*** Opening of Provided text ***

By LOIS KINDLE
The HCA Healthcare’s West Florida Division sprang into emergency response mode recently when Hurricane Ian was projected to hit Tampa Bay. Its preparations included “coordinating everything going on” in its 15 hospitals and freestanding facilities,” said Deb McKell, the division’s media relations director.
This included making sure each had enough staffing, medications, supplies, food, water and generator power to provide for patients during the hurricane, monitoring the storm’s track and communicating with local, state and federal emergency planning organizations and HCA Healthcare’s emergency preparedness team to ensure resources would be available and in place in advance of the storm.
When it looked like Ian was coming to Tampa Bay, patients were transferred from HCA West Florida Division hospitals in Pasadena, South Tampa, West Tampa and Trinity to some of its other hospitals, due to the hurricane’s potential impact. In advance of the storm, South Shore Hospital received some patients and caregivers from South Tampa.
“Since our division office is right off the water on Causeway Boulevard in Tampa, we moved our emergency operations center to South Shore Hospital in Sun City Center,” McKell said, adding the operations team members ate, slept and lived there from 7 p.m. Sept. 27 until the afternoon of Sept. 29.
When the storm track changed, two of HCA West Florida Division’s southernmost hospitals, Fawcett in Port Charlotte and Englewood in Sarasota County, sustained substantial roof damage and minor flooding. Patients were transferred from both hospitals to safer HCA locations, and the facilities were temporarily closed. Englewood re-opened Oct. 6.
Local efforts shine
South Shore Hospital’s Amanda Meredith, a registered nurse and director of clinical informatics, coordinated the effort to move more than 35 patients by coach bus or ambulance, depending on their conditions, from Fawcett to Sun City Center.
South Shore’s CEO Sheldon Barr and members of its Environmental Services staff handed out welcome bags to these patients after their two-hour-plus trip.
On Oct. 6, after the hurricane passed, Meredith and South Shore Hospital medical telemetry nurse and clinical team leader Tracy Mitchell headed to HCA’s freestanding ER in Cape Coral, which had re-opened the day before. There they handed out all kinds of essential supplies to HCA West Florida Division nurses, patient care, lab and imaging staff technicians, and others who’d been adversely affected by Hurricane Ian.

*** Close of Provided text ***
*** Opening of Excerpted data ***

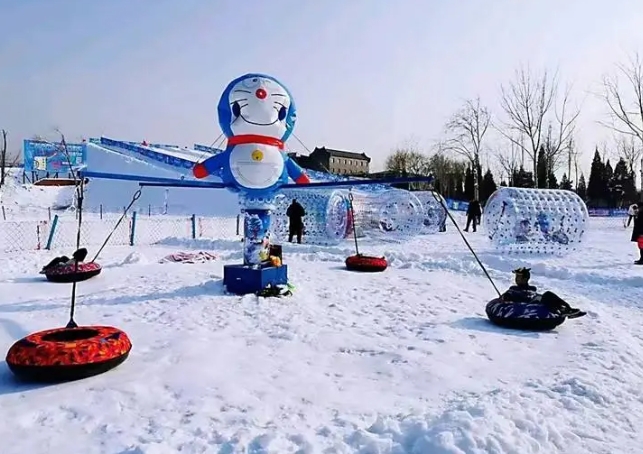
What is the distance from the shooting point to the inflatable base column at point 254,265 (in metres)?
8.11

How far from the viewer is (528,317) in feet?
20.4

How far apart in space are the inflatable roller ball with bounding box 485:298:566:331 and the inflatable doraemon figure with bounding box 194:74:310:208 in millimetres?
3853

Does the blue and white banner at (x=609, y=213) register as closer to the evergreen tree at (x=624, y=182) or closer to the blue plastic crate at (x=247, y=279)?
the evergreen tree at (x=624, y=182)

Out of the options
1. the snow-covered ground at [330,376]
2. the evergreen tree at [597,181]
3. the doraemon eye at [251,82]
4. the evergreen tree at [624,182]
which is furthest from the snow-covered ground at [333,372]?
the evergreen tree at [597,181]

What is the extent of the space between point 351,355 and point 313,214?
11381mm

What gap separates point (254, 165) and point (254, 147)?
0.27 m

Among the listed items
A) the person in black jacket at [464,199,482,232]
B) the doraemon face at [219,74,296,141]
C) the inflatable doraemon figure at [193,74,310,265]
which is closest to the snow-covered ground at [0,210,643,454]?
the inflatable doraemon figure at [193,74,310,265]

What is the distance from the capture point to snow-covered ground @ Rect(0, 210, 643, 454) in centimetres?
332

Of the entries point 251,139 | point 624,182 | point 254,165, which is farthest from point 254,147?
point 624,182

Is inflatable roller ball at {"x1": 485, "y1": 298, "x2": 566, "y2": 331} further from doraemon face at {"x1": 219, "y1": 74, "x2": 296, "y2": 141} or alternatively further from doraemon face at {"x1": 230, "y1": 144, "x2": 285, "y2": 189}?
doraemon face at {"x1": 219, "y1": 74, "x2": 296, "y2": 141}

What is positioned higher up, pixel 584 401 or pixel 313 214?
pixel 313 214

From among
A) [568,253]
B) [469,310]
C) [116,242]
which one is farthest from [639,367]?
[116,242]

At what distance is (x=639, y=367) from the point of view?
16.2 ft

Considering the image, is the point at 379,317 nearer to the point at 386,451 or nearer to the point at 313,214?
the point at 386,451
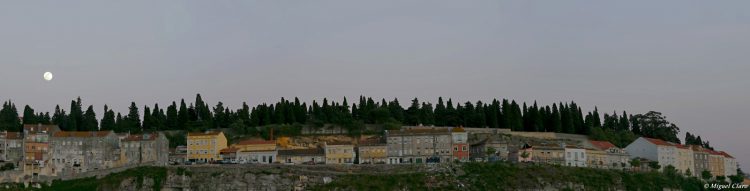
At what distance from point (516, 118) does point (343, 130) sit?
18.9 metres

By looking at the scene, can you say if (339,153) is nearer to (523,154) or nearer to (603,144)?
(523,154)

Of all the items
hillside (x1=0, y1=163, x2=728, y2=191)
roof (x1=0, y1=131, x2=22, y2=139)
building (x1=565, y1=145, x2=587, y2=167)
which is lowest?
hillside (x1=0, y1=163, x2=728, y2=191)

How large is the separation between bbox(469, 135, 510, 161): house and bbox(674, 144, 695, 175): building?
20.2m

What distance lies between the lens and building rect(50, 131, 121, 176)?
86938mm

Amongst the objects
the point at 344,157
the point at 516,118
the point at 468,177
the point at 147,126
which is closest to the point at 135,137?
the point at 147,126

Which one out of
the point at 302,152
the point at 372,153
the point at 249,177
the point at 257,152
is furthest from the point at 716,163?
the point at 249,177

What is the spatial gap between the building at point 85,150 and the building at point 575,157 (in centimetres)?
4217

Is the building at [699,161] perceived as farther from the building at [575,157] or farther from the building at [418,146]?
the building at [418,146]

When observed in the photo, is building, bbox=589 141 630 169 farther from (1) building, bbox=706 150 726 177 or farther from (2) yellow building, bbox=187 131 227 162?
(2) yellow building, bbox=187 131 227 162

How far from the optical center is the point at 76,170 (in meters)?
83.8

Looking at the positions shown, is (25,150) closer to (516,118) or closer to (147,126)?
(147,126)

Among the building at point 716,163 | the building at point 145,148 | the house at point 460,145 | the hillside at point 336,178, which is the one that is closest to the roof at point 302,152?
the hillside at point 336,178

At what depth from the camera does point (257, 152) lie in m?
84.4

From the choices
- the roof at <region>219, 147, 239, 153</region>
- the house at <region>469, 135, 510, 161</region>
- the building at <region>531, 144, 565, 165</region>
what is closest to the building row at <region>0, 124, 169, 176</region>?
the roof at <region>219, 147, 239, 153</region>
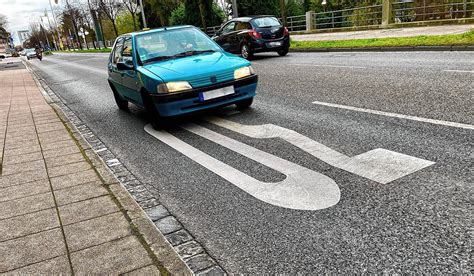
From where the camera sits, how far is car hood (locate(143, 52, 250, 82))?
5.78 metres

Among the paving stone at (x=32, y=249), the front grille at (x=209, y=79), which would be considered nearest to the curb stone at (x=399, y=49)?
the front grille at (x=209, y=79)

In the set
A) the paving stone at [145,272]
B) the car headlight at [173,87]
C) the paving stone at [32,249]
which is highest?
the car headlight at [173,87]

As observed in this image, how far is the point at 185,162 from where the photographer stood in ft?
15.3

*** Close of Excerpted data ***

Exercise tasks.
[a] According to the article on HCA's Hurricane Ian response, where did the West Florida Division move its emergency operations center?
[b] Pick up the article on HCA's Hurricane Ian response after its last sentence and continue it.

Results by task.
[a] South Shore Hospital in Sun City Center.

[b]
Meredith and Mitchell were joined by HCA Healthcare volunteers from Tennessee, Virginia and New Hampshire, plus additional team members from the HCA West Florida Division.
“We had two semi-trailers packed with pallets of essential supplies for our caregivers,” Meredith said, adding more than 125 showed up for help. Including their families, she estimated the effort’s impact was greater than 500 individuals.
“We gave out rakes, tarps, rain boots; and paper towels, toilet paper, shampoo, conditioner and deodorant; diapers, wipes and baby formula; pet food, blankets and pillows; tons of food, including bread, MRE’s, oranges, chewy bars and snacks; shaving cream, hand sanitizer and detergent pods,” Meredith said. “We also provided cases of water, bags of ice and plywood, diesel and gasoline, a shower trailer and a Tide Truck (laundry).
“HCA West Florida truly thought of everything,” she said.
Meredith called the experience “humbling.
“To hear our caregivers’ stories about losing everything up to and including family members was nothing short of heartbreaking,” she said. “They had roofs blown off, houses completely gone and three-to-four feet of water in the ones that were left standing.
“And they were so grateful we were there to supply them with their daily needs,” Meredith continued. “Many rolled down their windows, started crying and then got out of their vehicles to hug us.”
South Shore Hospital CEO Sheldon Barr was thoroughly impressed with the teamwork, sense of community and employee resiliency demonstrated throughout the overall effort. And she was especially proud of her team.
““It was an amazing effort all around,” Barr said. “We’re here to help our sister facilities until they are back on their feet.”